"I've misfiled my glorious mundis!"?

I noticed that when Guybrush and D'Oro bust Stan for selling a counterfeit Porcelain Power Pirates treasure map in Chapter 4, Stan responds, "I've misfiled my glorious mundis!" I suppose there's some spelling errors in Latin. Shouldn't it be "glorias mundi", since it is Latin for "glories of the world", and it is derived from the words "Sic transit gloria mundi" ("Thus passes the glory of the world")?

Comments

  • edited March 2011
    It's been while since I played Tales, but I believe that he was referring to the actual maps as mappa mundi means world map. And it's intentional that his choice of words sounds bit like gloria mundi. In other words his just saying: "I misfiled my glorious maps."
  • edited March 2011
    Aha! So that's another Latin language parody/amalgam, just like the words "Sword of Lustitia", with the word "Lustitia" a parody/amalgam of the English word "lust" and the Latin word "iustitia", meaning "justice", also named for Lady Justice, the Roman goddess of justice, equivalent to the Greek goddess Dike, daughter of the goddess Themis. I understand now! Thanks! :)
  • edited March 2011
    Debbie82 wrote: »
    I noticed that when Guybrush and D'Oro bust Stan for selling a counterfeit Porcelain Power Pirates treasure map in Chapter 4, Stan responds, "I've misfiled my glorious mundis!" I suppose there's some spelling errors in Latin.

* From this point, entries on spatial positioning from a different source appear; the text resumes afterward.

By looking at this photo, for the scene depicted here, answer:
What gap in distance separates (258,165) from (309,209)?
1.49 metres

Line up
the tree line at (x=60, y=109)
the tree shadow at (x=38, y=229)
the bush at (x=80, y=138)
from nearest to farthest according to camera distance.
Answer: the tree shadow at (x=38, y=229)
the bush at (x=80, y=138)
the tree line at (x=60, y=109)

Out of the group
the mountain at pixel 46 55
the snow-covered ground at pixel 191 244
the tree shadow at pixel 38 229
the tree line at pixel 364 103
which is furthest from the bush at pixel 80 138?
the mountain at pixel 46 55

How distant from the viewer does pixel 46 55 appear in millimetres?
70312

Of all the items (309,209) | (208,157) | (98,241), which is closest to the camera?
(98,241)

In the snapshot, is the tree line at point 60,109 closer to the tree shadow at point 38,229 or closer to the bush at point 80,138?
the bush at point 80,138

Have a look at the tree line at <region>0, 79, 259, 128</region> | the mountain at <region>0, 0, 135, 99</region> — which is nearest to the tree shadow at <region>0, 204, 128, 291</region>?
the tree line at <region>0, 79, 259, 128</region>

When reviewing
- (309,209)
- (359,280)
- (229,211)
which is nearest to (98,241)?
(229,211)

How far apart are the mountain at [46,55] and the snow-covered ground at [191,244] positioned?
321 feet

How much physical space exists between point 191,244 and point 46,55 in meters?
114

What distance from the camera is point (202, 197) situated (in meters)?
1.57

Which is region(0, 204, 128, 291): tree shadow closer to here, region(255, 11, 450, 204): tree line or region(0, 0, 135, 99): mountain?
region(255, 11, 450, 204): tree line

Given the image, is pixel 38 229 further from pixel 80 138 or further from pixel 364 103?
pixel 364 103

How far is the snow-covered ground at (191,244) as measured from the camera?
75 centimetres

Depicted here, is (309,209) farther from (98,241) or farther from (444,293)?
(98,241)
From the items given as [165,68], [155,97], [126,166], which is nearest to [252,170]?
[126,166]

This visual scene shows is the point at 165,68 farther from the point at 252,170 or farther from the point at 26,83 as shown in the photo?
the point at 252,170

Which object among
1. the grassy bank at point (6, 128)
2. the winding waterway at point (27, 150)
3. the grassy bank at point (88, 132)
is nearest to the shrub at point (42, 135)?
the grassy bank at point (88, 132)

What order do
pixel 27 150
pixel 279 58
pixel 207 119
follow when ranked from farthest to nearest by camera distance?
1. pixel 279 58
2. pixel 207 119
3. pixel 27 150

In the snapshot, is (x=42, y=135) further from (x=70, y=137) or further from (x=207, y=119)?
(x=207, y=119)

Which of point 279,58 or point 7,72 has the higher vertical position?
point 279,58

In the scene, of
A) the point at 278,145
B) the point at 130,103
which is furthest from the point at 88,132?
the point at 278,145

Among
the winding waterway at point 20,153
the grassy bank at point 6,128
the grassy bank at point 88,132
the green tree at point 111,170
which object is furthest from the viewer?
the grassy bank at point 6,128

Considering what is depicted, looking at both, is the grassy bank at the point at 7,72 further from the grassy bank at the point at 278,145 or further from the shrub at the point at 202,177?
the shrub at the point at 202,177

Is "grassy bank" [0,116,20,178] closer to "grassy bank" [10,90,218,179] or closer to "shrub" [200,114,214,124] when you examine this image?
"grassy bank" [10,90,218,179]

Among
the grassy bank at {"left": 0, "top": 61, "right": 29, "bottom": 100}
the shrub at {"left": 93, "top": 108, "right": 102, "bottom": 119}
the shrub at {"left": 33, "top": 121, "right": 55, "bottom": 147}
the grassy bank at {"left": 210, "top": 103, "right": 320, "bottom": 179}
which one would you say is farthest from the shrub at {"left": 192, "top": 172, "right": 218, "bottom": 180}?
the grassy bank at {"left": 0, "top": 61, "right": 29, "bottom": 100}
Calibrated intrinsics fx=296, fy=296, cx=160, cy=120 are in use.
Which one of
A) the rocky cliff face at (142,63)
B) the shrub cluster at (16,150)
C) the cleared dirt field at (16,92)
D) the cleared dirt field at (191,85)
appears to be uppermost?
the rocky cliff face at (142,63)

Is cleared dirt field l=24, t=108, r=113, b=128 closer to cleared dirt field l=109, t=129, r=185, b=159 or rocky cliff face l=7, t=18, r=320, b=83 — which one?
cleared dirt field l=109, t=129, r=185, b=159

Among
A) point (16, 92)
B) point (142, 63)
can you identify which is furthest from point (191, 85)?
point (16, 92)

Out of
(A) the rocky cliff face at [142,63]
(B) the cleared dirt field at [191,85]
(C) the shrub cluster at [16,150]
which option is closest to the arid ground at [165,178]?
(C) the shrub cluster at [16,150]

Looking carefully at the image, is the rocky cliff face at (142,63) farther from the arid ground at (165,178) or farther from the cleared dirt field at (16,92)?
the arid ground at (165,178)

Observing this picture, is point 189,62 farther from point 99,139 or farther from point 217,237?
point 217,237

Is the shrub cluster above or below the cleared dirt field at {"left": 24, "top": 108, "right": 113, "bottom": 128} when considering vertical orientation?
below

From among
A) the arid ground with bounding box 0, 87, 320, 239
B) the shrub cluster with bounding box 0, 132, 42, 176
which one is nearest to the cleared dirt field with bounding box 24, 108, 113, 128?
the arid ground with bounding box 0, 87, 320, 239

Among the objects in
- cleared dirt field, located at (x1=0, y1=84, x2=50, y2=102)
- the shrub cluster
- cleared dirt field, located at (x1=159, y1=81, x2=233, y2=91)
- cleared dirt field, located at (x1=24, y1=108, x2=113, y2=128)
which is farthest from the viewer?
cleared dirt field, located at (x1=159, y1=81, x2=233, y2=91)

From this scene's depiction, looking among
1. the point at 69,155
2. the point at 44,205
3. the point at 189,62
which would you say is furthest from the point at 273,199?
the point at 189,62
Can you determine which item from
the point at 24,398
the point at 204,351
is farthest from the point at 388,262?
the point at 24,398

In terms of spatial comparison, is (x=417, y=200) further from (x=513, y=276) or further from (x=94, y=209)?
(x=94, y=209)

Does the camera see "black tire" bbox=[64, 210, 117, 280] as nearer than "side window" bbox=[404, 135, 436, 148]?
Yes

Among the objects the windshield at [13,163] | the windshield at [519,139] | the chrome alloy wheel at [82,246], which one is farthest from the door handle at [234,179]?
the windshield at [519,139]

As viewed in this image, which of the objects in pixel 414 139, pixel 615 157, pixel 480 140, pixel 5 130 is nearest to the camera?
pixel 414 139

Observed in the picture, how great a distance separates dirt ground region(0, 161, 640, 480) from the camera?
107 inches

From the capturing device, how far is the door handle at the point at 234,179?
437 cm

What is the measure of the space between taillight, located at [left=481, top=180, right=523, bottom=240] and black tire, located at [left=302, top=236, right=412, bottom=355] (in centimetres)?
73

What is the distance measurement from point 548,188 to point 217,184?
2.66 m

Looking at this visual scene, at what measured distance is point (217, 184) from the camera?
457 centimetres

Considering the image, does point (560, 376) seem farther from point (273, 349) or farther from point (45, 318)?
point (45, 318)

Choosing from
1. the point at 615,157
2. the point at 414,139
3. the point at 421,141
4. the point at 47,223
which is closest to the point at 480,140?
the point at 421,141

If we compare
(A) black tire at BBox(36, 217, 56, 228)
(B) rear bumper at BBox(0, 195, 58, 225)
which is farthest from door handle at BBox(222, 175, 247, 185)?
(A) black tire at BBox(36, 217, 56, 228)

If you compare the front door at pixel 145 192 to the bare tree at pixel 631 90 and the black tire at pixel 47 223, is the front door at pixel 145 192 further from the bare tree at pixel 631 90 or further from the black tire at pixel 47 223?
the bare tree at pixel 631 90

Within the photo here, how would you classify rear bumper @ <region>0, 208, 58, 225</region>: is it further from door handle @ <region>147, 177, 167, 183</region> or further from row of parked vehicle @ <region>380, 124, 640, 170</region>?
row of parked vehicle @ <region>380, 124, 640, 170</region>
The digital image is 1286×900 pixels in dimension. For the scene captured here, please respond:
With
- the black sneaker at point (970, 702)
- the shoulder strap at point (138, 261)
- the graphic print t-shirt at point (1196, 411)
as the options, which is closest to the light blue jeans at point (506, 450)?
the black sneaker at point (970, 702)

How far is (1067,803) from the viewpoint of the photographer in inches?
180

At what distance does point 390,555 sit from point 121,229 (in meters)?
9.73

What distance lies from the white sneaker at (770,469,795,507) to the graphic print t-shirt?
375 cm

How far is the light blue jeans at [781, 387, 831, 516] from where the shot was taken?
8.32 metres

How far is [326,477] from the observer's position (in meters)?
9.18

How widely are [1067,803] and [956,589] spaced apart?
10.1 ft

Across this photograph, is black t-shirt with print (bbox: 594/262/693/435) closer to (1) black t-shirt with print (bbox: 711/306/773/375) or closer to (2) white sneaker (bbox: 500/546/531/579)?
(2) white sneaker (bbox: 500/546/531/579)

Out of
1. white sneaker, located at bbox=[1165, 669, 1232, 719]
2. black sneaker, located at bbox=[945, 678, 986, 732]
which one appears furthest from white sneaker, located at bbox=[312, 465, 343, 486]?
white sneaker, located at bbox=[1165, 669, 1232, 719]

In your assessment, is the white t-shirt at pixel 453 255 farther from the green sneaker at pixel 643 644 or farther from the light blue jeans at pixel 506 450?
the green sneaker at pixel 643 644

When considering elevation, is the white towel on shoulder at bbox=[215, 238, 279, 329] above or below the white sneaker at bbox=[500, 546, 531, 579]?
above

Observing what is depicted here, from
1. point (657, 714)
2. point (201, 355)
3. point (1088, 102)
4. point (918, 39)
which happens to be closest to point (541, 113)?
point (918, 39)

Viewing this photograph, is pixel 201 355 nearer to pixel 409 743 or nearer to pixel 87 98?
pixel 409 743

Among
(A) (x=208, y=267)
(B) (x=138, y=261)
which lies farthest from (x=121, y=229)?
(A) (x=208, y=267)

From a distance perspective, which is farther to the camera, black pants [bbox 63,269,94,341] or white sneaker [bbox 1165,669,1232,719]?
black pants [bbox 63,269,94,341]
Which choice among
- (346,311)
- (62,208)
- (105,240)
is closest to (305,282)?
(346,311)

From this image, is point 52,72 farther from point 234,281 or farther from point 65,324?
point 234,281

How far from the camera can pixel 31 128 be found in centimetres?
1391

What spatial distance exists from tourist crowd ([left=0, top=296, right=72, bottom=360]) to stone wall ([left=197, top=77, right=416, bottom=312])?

Shouldn't it be "glorias mundi", since it is Latin for "glories of the world", and it is derived from the words "Sic transit gloria mundi" ("Thus passes the glory of the world")?

    Actually, if you want it properly pluralized, it should probably be "Gloriae Mundi" as Gloria is a first declension Latin noun (feminine) and Mundi is a second declension noun (Masculine). However, I doubt Stan actually meant to use the phrase 'Glories of the worlds', as Olaus Petreus already pointed out. It was probably just Stan using gratuitous Latin because Latin pops up in court terminology frequently since it was the language of the courts since before the Middle Ages.
  • edited March 2011
    Yeah. You know, at the beginning of Chapter 4, Stan comes up and says that he "had to in flagrante his delicto", which is a play on the words, "in flagrante delicto", which means "in the act of committing a misdeed", or "while performing sexual activity", equivalent to "caught red-handed". Weird.